— WRITTEN TASK —
Tally the lines of the material below that contain the string "Издательство", and reply with only that count.

— ENTRIES PROVIDED —
☆ ☆ ☆ ☆ ☆

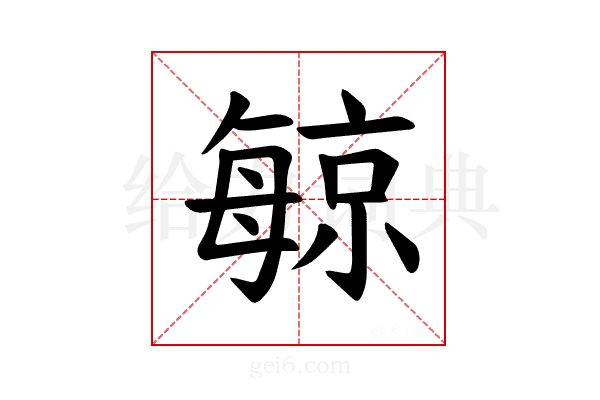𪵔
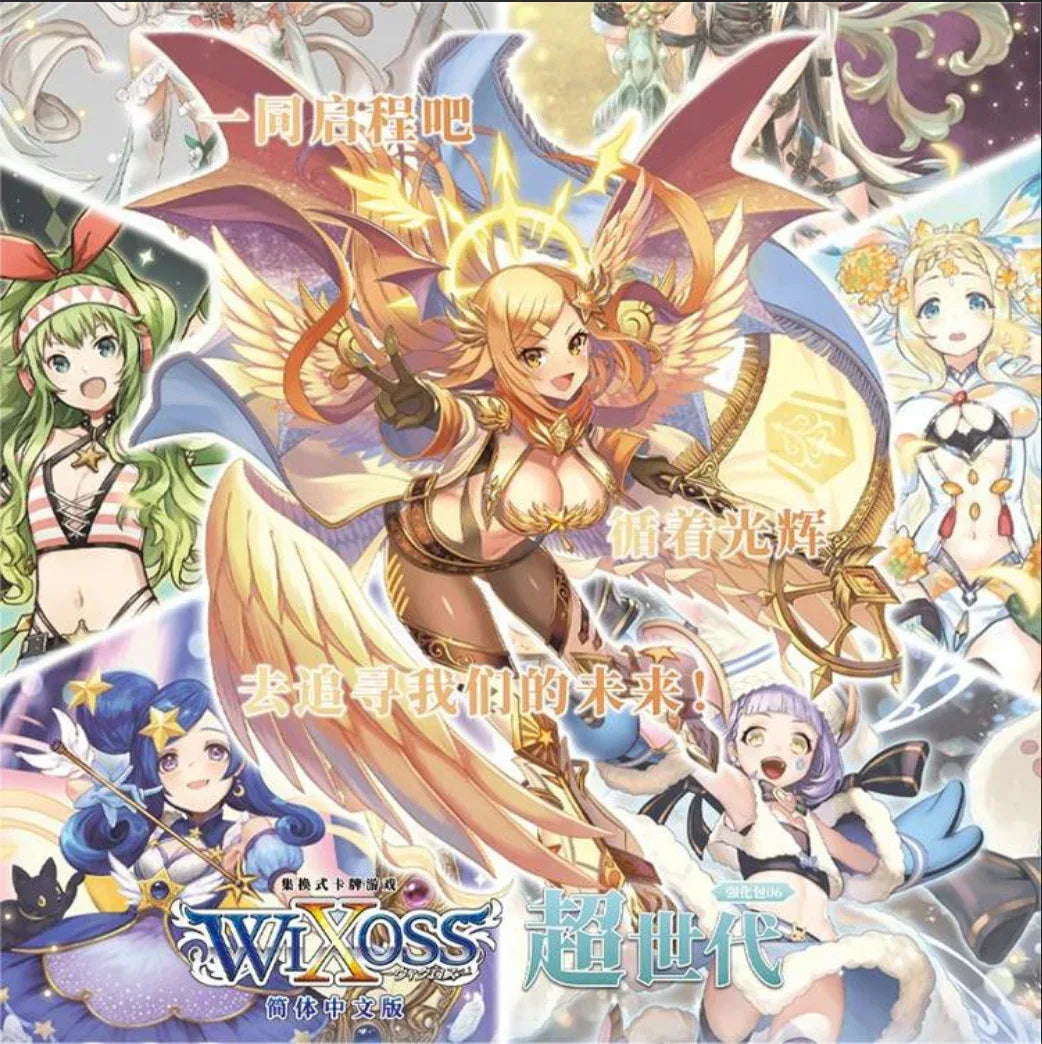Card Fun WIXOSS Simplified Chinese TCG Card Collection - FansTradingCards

☆ ☆ ☆ ☆ ☆

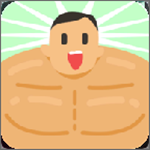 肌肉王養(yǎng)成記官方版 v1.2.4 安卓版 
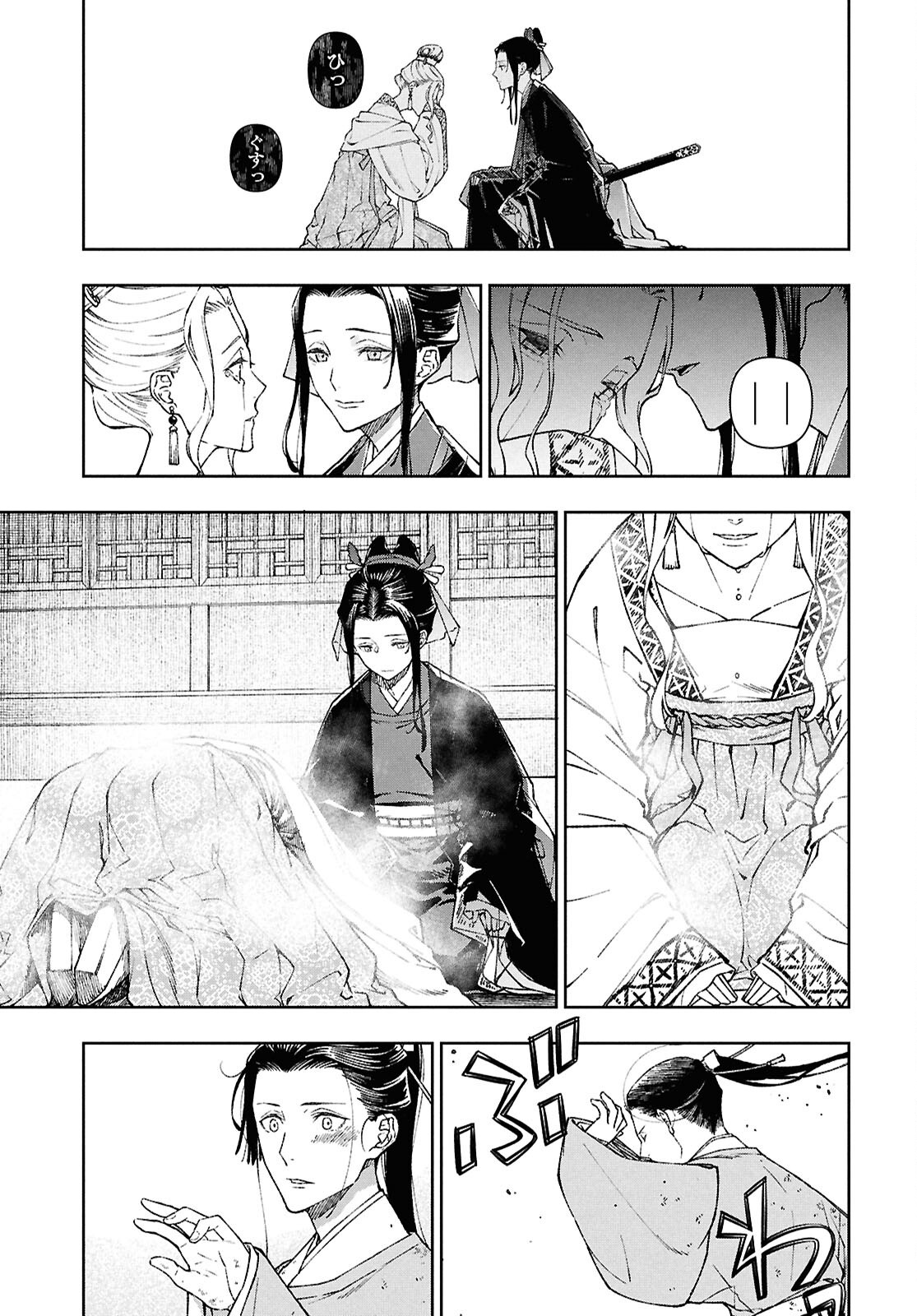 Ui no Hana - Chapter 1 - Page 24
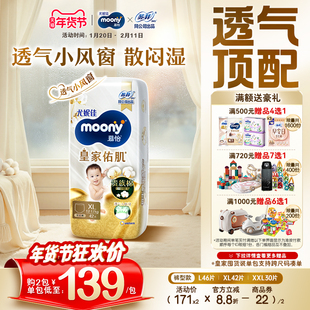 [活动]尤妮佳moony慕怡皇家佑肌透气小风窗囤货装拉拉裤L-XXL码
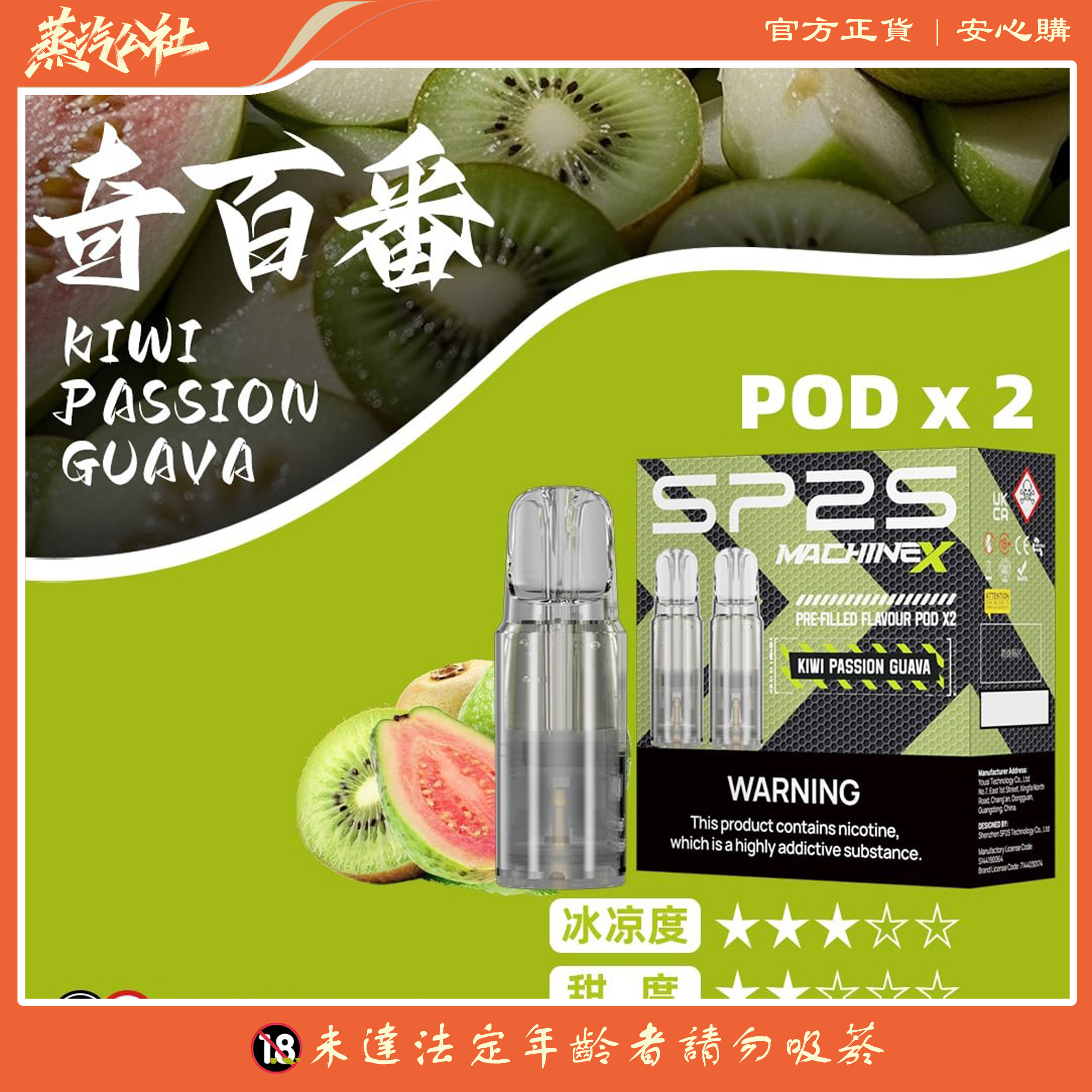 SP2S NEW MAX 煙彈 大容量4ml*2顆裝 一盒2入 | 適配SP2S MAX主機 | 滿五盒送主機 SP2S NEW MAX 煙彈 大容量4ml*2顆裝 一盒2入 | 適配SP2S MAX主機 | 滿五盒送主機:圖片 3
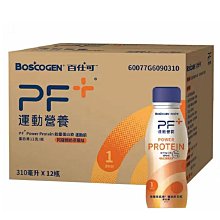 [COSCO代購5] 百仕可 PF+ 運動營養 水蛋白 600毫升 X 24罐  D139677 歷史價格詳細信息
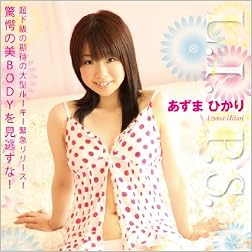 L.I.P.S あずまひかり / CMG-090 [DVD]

☆ ☆ ☆ ☆ ☆

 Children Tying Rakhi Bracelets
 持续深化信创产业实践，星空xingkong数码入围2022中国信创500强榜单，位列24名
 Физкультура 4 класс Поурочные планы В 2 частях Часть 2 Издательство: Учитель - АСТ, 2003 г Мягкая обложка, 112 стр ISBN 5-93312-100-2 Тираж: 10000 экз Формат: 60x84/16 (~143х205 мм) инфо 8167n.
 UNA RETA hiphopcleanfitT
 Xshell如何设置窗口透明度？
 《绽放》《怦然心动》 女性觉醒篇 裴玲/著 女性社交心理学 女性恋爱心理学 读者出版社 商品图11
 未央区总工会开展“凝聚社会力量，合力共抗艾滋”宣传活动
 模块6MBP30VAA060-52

☆ ☆ ☆ ☆ ☆

— TASK RESPONSE —
1